◆ Listed records

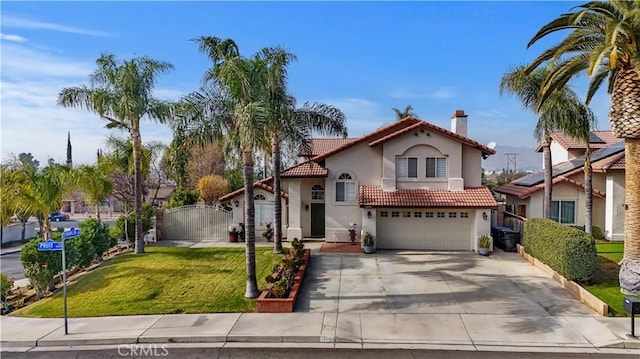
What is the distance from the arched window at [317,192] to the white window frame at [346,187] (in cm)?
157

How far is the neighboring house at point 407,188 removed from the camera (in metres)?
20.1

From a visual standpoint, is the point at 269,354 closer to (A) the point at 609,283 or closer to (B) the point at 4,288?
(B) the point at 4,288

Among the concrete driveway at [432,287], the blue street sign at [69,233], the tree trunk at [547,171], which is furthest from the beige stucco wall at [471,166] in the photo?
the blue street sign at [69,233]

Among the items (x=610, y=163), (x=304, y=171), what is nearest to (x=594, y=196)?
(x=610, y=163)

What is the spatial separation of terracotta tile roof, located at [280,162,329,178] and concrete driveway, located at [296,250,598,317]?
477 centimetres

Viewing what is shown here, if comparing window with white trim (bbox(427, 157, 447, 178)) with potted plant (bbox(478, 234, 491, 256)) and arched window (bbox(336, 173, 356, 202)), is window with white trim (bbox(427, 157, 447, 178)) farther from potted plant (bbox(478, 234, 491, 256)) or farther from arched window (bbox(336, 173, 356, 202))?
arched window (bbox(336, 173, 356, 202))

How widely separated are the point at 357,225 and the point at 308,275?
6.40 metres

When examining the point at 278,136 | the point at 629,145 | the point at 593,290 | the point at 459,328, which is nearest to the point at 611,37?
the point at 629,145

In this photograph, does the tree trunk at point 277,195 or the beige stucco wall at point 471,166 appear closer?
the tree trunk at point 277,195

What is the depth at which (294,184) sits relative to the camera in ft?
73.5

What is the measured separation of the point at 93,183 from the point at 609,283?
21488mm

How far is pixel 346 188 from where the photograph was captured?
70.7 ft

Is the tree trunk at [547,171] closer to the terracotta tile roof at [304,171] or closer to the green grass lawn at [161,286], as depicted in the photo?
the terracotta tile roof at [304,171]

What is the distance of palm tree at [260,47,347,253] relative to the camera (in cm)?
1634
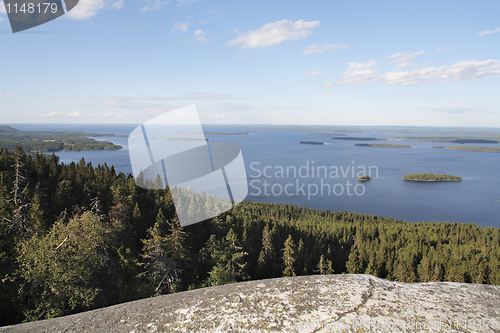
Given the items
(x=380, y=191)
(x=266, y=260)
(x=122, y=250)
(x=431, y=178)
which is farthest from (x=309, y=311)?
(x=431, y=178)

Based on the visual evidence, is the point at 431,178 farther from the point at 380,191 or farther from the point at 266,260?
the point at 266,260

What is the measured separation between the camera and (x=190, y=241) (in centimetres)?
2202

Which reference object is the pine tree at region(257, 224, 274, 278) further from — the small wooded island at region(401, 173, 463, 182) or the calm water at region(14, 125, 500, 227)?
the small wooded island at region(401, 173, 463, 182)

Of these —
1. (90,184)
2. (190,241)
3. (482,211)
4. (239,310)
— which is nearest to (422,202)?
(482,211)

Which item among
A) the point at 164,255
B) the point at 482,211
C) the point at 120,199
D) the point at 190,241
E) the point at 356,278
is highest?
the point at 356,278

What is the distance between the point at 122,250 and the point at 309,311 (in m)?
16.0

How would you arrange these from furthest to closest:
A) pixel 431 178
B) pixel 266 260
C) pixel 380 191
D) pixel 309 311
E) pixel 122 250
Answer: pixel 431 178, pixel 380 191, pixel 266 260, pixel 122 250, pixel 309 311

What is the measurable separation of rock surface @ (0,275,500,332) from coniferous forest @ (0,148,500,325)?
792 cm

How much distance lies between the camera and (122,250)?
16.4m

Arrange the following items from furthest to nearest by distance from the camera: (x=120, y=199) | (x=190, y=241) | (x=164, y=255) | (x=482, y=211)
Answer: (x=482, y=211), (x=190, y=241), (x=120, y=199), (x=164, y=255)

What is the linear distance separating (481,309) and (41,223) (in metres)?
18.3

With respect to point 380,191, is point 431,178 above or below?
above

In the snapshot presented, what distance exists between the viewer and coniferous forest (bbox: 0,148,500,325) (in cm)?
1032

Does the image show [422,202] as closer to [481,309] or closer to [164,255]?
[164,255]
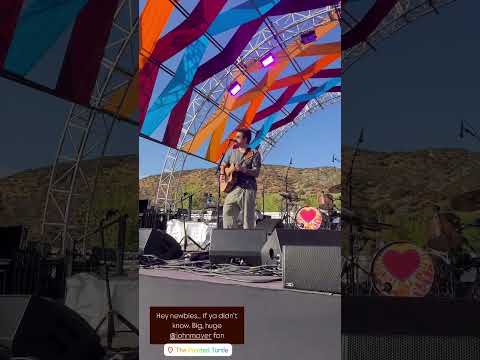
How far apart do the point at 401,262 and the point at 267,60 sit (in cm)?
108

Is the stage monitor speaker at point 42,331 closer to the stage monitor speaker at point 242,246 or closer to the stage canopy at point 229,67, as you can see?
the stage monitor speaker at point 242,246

◆ Your objective
Rewrite the lines from the one containing "Is the stage" through the end of the entries as a Markdown table, leaving out blank lines. Use a "Row" column for the row number and a "Line" column for the text of each line.

◆ Response to this task
| Row | Line |
|---|---|
| 1 | Is the stage monitor speaker at point 42,331 closer to the stage monitor speaker at point 242,246 or closer to the stage canopy at point 229,67, as you can see? |
| 2 | the stage monitor speaker at point 242,246 |